◆ Data listing ◆
- - - -

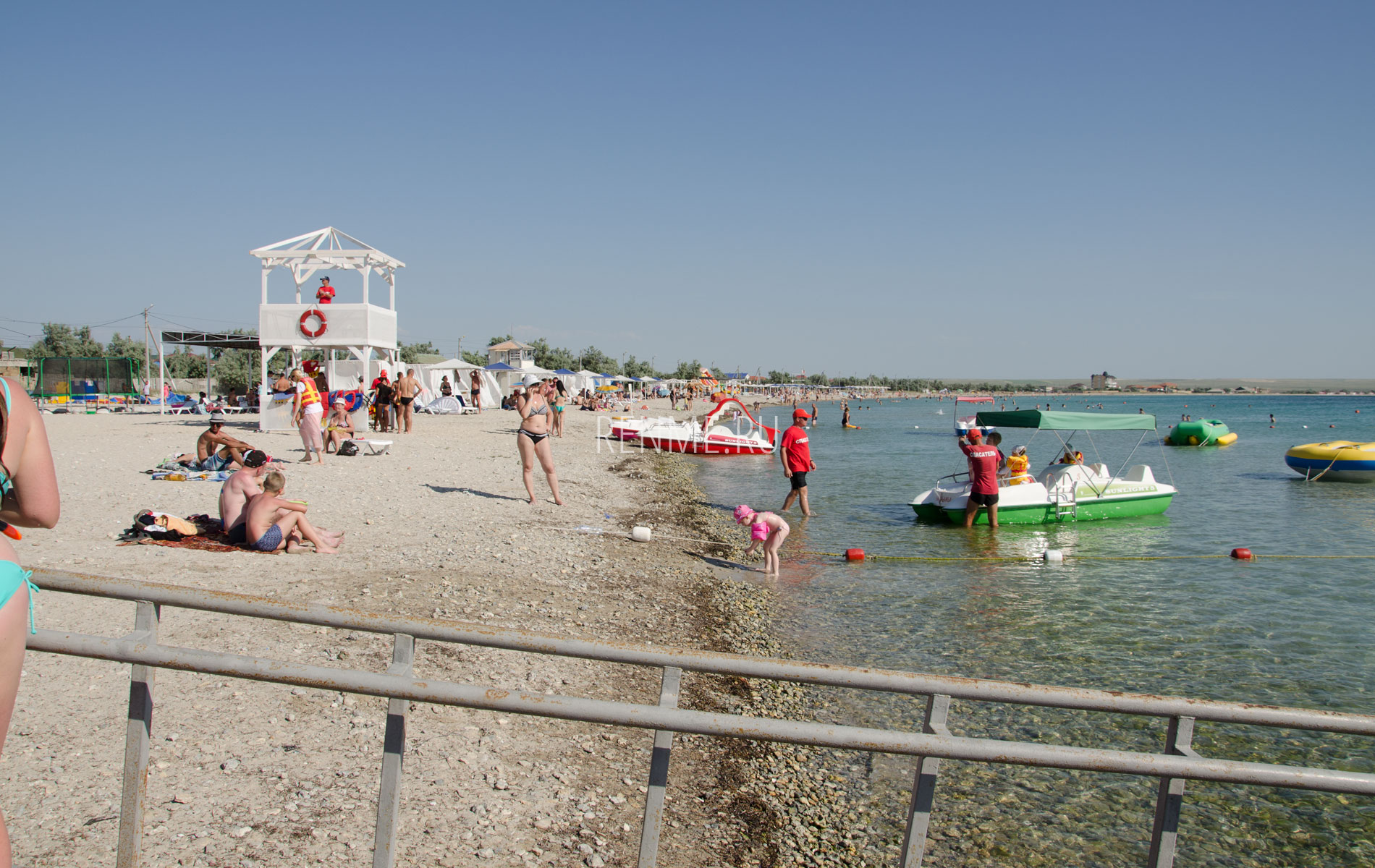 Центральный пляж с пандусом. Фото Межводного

- - - -

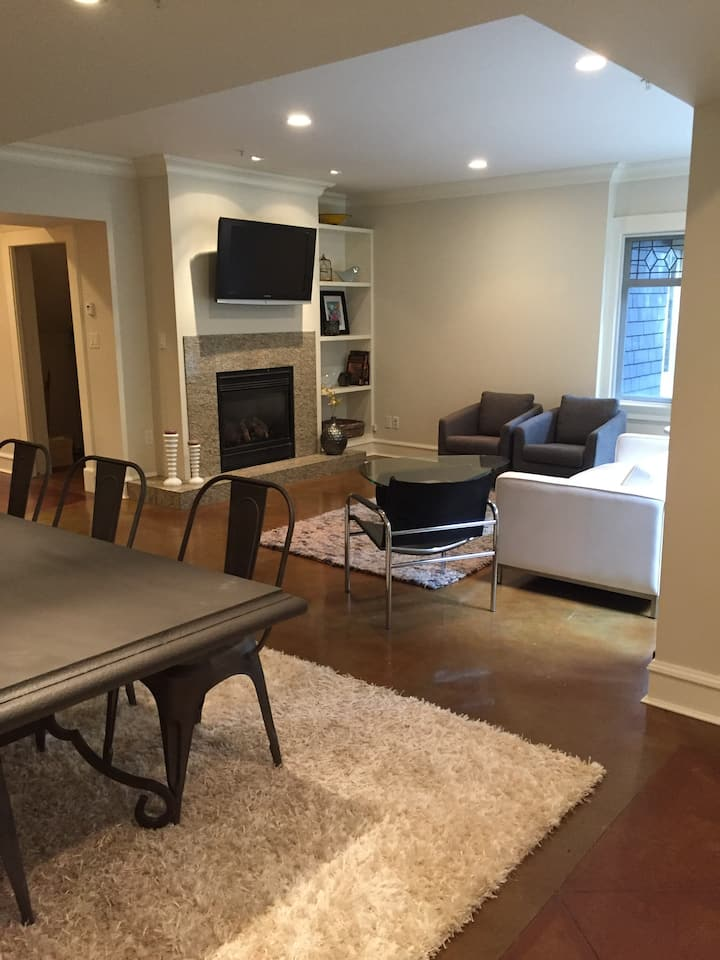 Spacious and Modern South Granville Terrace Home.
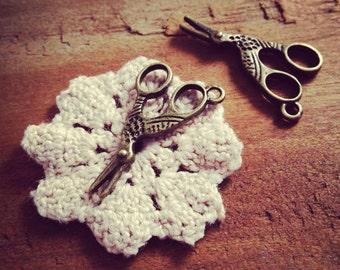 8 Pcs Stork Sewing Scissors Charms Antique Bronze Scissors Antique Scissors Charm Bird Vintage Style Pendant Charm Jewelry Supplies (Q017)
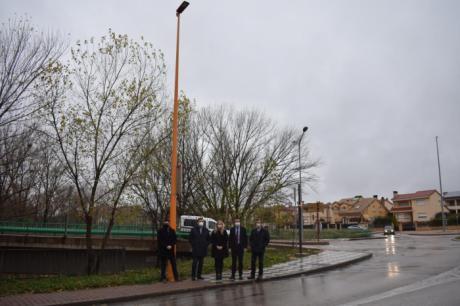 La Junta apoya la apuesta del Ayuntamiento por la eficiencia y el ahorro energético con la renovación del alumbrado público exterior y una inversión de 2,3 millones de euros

- - - -

◆ Prompt ◆
Print exactly, with no pictures, the lines above from the one that holds "Spacious and Modern" through the one that holds "8 Pcs Stork", both of them included.

◆ Solution to this problem ◆
 Spacious and Modern South Granville Terrace Home.
 8 Pcs Stork Sewing Scissors Charms Antique Bronze Scissors Antique Scissors Charm Bird Vintage Style Pendant Charm Jewelry Supplies (Q017)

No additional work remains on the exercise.